◆ Page

§

Praying and Watching in Days of Opposition

Nehemiah 4–6 – God’s Construction Project (Ezra-Nehemiah) – Nov 6, 2022

Introduction

Reading Nehemiah 4:1–14.

To be a Christian is to be opposed.

  • Sometimes it’s open mockery. We’re fools or stupid—because we believe in the supernatural. Not only do we believe the miracles of the Bible are true—but that God is still doing miracles.
  • Sometimes we’re accused of practicing a religion of hate—because we uphold moral standards about gender or sexuality. Or because we believe Jesus really is the only name given by which people can be saved.
  • It’s rare in the US, but in some parts of the world being a Christian can lead to imprisonment or physical abuse or worse.

This is nothing new.

See it in 2nd century opponent, Celsus, who used open mockery,

Their aim is to convince only worthless and contemptible people, idiots, slaves, poor women, and children. They behave like mountebanks[1] and beggars; they would not dare to address an audience of intelligent men….But if they see a group of young people or slaves or rough folk, there they push themselves in and seek to win the admiration of the crowd. It is the same in private houses. We see wool-carders, cobblers, washermen, people of the utmost ignorance and lack of education….If they manage to get children alone, or women as senseless as themselves, then they set to work to put forth their wondrous tales. These are the only ones whom they manage to turn into believers.[2]
Celsus, 2nd century

This morning we explore the opposition during the rebuilding of the walls around the city of Jerusalem. In the book of Nehemiah, which is really Part 2 of a single work, Ezra-Nehemiah. The narrative in Ezra begins with Israel in captivity in Babylon. But when Persian king Cyrus defeats Babylon, he sends Israel back to its homeland.

§

◆ Dataset extract
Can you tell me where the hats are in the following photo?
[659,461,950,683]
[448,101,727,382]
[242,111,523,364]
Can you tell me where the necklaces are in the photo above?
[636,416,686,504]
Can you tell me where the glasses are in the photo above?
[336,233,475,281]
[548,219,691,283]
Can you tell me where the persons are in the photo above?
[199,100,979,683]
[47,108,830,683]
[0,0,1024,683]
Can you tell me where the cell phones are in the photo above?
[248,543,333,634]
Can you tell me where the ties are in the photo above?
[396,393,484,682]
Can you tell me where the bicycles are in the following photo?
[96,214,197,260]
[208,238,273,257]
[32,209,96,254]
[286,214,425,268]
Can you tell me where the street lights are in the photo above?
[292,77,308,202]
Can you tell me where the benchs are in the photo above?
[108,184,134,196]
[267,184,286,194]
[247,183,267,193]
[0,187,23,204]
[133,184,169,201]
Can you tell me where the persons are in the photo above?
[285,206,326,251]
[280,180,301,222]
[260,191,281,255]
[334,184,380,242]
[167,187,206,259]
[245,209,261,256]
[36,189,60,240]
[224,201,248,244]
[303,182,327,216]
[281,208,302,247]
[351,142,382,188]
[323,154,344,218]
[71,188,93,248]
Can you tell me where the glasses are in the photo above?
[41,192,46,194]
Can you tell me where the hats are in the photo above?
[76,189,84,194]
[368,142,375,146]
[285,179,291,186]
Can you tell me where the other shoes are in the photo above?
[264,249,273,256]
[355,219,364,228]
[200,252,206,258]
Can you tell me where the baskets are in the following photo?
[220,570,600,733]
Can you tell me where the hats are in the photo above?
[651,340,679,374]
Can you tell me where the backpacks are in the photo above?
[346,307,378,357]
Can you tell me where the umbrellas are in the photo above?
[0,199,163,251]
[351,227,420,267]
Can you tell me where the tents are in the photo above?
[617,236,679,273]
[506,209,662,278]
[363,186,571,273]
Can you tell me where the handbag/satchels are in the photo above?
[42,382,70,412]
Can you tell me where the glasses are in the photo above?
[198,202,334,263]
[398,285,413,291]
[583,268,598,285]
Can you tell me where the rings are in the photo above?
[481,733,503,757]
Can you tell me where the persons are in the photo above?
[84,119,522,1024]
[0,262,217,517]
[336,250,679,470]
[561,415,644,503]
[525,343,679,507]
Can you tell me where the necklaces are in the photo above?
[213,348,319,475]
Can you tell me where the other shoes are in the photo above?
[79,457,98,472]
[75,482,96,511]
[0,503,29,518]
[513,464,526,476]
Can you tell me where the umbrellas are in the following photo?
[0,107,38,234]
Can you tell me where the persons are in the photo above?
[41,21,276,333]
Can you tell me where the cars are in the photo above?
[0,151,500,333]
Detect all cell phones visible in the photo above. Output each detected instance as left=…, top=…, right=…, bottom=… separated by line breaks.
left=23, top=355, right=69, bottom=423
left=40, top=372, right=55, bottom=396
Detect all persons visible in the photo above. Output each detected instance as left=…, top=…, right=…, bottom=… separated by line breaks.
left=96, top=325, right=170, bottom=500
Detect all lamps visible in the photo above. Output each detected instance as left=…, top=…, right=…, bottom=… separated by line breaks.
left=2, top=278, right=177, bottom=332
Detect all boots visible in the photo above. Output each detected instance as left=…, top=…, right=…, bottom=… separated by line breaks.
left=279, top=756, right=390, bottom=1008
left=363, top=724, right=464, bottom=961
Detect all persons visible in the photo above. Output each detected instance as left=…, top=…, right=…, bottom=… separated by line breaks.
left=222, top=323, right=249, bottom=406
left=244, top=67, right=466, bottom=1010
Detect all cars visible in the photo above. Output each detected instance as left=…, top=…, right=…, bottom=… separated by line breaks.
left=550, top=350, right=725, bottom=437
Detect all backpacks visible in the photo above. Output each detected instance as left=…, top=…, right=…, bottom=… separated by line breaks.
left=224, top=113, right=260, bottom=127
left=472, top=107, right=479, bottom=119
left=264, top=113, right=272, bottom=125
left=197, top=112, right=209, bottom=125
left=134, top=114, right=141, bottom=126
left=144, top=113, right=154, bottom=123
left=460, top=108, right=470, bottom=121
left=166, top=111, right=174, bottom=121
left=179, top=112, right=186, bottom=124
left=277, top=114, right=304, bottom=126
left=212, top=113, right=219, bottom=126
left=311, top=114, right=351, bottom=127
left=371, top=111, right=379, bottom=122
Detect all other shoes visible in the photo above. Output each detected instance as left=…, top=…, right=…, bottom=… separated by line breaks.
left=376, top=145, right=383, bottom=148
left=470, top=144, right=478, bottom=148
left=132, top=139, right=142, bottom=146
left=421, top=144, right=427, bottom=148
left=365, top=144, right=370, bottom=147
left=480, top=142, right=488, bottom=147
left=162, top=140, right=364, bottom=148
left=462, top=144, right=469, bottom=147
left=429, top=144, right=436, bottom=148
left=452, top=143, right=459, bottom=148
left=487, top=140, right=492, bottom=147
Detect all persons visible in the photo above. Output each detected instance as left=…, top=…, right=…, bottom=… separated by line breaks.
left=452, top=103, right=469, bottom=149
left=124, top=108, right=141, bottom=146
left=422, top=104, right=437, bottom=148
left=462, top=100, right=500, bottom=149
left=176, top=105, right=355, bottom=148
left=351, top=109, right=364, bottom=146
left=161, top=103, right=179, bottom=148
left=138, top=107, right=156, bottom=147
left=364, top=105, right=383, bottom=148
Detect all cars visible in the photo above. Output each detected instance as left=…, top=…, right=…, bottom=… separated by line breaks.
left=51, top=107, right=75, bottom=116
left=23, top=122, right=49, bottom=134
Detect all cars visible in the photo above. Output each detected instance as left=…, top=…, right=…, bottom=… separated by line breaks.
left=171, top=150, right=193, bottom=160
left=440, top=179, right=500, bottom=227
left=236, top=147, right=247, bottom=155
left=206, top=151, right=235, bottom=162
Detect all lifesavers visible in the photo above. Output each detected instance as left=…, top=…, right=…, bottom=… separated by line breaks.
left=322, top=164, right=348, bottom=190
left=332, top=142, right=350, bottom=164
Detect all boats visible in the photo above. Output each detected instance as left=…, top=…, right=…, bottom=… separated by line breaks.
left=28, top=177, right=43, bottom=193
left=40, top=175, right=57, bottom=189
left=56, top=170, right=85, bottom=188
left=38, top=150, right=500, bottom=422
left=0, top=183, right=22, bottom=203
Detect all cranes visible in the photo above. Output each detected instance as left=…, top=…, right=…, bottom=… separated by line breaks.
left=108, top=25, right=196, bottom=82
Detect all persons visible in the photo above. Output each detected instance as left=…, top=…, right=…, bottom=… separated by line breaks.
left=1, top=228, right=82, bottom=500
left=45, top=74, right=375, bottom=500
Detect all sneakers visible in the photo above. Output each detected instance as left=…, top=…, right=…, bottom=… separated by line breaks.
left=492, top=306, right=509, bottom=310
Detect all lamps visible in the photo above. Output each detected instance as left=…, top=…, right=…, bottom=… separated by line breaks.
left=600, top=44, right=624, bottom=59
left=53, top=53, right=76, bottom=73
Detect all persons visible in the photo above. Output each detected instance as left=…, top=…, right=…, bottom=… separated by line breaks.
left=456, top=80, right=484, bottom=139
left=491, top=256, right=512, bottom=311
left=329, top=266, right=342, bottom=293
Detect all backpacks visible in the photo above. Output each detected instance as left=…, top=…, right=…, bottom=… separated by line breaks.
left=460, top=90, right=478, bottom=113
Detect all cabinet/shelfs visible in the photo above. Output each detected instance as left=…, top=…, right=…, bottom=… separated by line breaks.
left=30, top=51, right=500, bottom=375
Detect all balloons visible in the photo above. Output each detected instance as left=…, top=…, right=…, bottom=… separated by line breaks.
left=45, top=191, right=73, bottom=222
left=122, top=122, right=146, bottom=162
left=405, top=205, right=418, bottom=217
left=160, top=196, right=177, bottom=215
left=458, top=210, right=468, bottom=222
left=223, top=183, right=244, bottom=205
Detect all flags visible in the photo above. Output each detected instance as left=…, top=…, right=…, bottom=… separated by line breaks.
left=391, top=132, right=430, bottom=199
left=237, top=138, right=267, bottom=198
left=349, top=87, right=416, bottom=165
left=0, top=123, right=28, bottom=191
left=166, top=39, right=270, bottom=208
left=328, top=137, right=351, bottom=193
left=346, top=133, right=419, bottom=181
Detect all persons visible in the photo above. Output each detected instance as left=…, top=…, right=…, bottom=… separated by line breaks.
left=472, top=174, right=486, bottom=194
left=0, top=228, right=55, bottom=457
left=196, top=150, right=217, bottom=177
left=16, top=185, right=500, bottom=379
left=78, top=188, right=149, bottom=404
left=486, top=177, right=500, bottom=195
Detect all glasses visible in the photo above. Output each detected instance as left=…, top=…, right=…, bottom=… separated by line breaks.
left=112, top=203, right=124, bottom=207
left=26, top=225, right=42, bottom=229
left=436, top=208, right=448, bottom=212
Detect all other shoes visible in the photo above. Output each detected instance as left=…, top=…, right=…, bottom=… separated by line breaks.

§

◆ Your instructions
Write out the stretch of the Nehemiah sermon above from "Nehemiah 4–6 –" through "is nothing new.", word for word.

◆ Response to this task
Nehemiah 4–6 – God’s Construction Project (Ezra-Nehemiah) – Nov 6, 2022

Introduction

Reading Nehemiah 4:1–14.

To be a Christian is to be opposed.

  • Sometimes it’s open mockery. We’re fools or stupid—because we believe in the supernatural. Not only do we believe the miracles of the Bible are true—but that God is still doing miracles.
  • Sometimes we’re accused of practicing a religion of hate—because we uphold moral standards about gender or sexuality. Or because we believe Jesus really is the only name given by which people can be saved.
  • It’s rare in the US, but in some parts of the world being a Christian can lead to imprisonment or physical abuse or worse.

This is nothing new.